Following are some interesting facts that can be proved using Handshaking lemma.
1) In a k-ary tree where every node has either 0 or k children, following property is always true.
L = (k - 1)*I + 1 Where L = Number of leaf nodes I = Number of internal nodes
Proof can be divided in two cases.
Case 1 (Root is Leaf):There is only one node in tree. The above formula is true for single node as L = 1, I = 0.
Case 2 (Root is Internal Node): For trees with more than 1 nodes, root is always internal node. The above formula can be proved using Handshaking Lemma for this case. A tree is an undirected acyclic graph.
Total number of edges in Tree is number of nodes minus 1, i.e., |E| = L + I – 1.
All internal nodes except root in the given type of tree have degree k + 1. Root has degree k. All leaves have degree 1. Applying the Handshaking lemma to such trees, we get following relation.
Sum of all degrees = 2 * (Sum of Edges) Sum of degrees of leaves + Sum of degrees for Internal Node except root + Root's degree = 2 * (No. of nodes - 1) Putting values of above terms, L + (I-1)*(k+1) + k = 2 * (L + I - 1) L + k*I - k + I -1 + k = 2*L + 2I - 2 L + K*I + I - 1 = 2*L + 2*I - 2 K*I + 1 - I = L (K-1)*I + 1 = L
So the above property is proved using Handshaking Lemma, let us discuss one more interesting property.
Alternate Proof: (Without using Handshaking Theorem)

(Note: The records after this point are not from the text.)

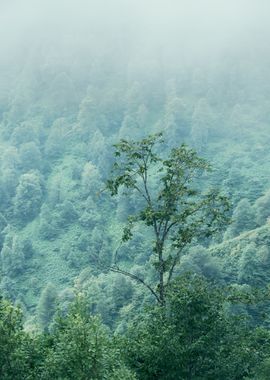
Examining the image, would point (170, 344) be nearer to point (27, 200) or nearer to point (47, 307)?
point (47, 307)

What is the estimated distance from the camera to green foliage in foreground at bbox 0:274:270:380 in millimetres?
28172

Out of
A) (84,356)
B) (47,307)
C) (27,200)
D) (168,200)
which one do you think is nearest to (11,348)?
(84,356)

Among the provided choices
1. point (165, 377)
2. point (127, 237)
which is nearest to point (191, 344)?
point (165, 377)

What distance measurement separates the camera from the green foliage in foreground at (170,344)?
1109 inches

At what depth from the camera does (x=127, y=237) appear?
3547cm

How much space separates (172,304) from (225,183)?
145 meters

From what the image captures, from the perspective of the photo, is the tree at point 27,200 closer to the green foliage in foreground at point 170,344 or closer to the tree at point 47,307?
the tree at point 47,307

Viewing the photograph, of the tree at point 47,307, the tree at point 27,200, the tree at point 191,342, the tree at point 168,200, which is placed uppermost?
the tree at point 168,200

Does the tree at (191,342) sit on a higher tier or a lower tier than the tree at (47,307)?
higher

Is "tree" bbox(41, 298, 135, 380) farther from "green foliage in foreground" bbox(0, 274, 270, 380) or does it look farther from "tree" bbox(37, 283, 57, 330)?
"tree" bbox(37, 283, 57, 330)

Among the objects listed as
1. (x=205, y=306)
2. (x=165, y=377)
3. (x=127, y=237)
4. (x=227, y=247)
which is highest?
(x=127, y=237)

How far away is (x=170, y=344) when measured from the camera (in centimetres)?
3083

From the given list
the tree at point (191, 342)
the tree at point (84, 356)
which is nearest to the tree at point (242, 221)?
the tree at point (191, 342)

Since there are I internal nodes, each having K children, therefore total children in the tree = K * I.
There are I-1 internal nodes which are children of some other node (root has been excluded hence one less than the total number of internal nodes)

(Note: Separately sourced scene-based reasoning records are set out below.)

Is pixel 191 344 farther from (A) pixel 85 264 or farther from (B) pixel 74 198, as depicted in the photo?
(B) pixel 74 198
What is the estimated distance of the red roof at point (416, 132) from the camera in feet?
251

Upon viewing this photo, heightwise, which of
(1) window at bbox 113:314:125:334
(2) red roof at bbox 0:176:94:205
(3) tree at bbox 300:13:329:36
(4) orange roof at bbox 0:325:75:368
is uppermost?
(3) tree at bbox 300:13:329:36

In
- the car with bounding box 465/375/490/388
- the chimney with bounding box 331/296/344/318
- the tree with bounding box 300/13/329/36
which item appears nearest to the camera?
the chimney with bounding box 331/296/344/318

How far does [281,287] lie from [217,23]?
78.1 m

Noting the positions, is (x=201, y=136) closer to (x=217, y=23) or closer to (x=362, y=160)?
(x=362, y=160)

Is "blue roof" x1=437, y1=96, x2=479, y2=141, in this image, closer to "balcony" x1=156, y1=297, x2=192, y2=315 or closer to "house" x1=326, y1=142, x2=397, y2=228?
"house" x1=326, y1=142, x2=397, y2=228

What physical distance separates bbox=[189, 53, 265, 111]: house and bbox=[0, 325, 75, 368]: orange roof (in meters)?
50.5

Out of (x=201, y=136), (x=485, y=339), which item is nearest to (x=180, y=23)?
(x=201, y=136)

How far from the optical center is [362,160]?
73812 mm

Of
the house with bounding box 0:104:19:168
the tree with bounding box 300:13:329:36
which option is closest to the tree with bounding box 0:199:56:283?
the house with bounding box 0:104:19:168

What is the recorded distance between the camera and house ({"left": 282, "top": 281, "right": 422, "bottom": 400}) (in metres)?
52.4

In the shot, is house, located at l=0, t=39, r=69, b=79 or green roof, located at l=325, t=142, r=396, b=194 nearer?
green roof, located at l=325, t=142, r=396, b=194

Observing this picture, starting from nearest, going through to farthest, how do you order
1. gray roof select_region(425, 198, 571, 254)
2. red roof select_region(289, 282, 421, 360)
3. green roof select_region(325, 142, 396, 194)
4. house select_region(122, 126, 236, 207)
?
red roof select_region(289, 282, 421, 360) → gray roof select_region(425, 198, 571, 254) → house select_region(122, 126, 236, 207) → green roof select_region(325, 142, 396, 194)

That is, out of these K*I children, I-1 are internal nodes and therefore the rest (K*I – (I-1)) are leaves.
Hence L = (K-1)*I + 1.
2) In Binary tree, number of leaf nodes is always one more than nodes with two children.
L = T + 1 Where L = Number of leaf nodes T = Number of internal nodes with two children
Let number of nodes with 2 children be T. Proof can be divided in three cases.

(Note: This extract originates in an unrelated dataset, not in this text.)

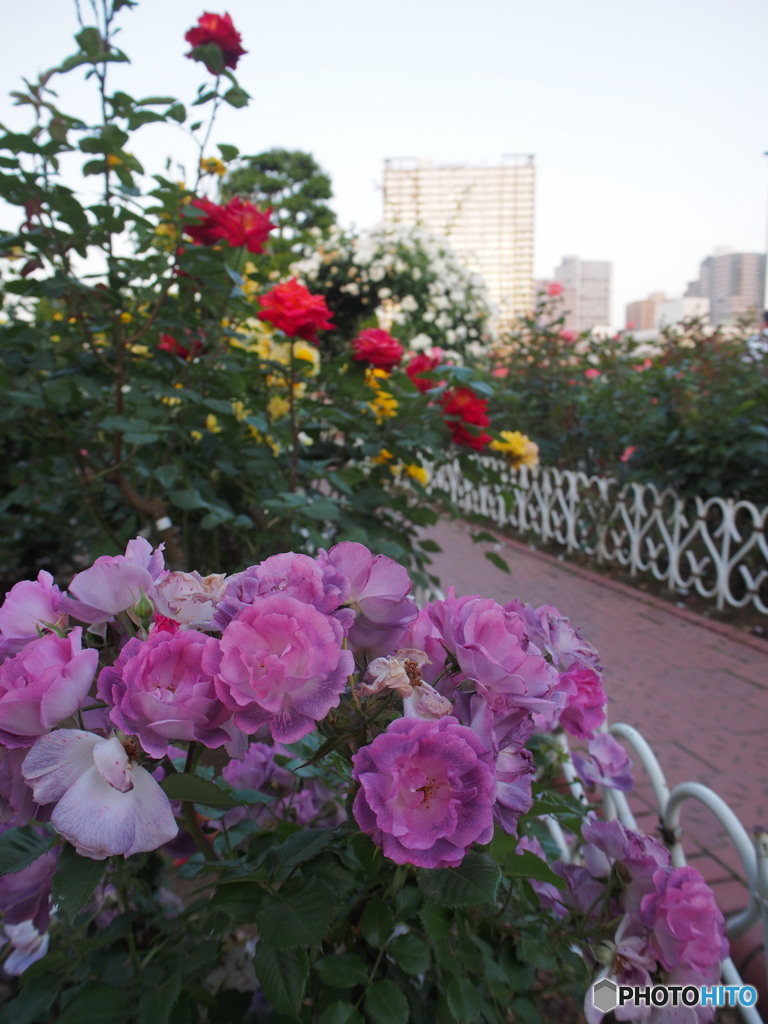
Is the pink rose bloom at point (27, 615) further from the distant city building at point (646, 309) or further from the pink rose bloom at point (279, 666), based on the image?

Case 1: There is only one node, the relationship holds
as T = 0, L = 1.
Case 2: Root has two children, i.e., degree of root is 2.
Sum of degrees of nodes with two children except root + Sum of degrees of nodes with one child + Sum of degrees of leaves + Root's degree = 2 * (No. of Nodes - 1) Putting values of above terms, (T-1)*3 + S*2 + L + 2 = (S + T + L - 1)*2 Cancelling 2S from both sides. (T-1)*3 + L + 2 = (T + L - 1)*2 T - 1 = L - 2 T = L - 1
Case 3: Root has one child, i.e., degree of root is 1.
Sum of degrees of nodes with two children + Sum of degrees of nodes with one child except root + Sum of degrees of leaves + Root's degree = 2 * (No. of Nodes - 1) Putting values of above terms, T*3 + (S-1)*2 + L + 1 = (S + T + L - 1)*2 Cancelling 2S from both sides. 3*T + L -1 = 2*T + 2*L - 2 T - 1 = L - 2 T = L - 1
Therefore, in all three cases, we get T = L-1.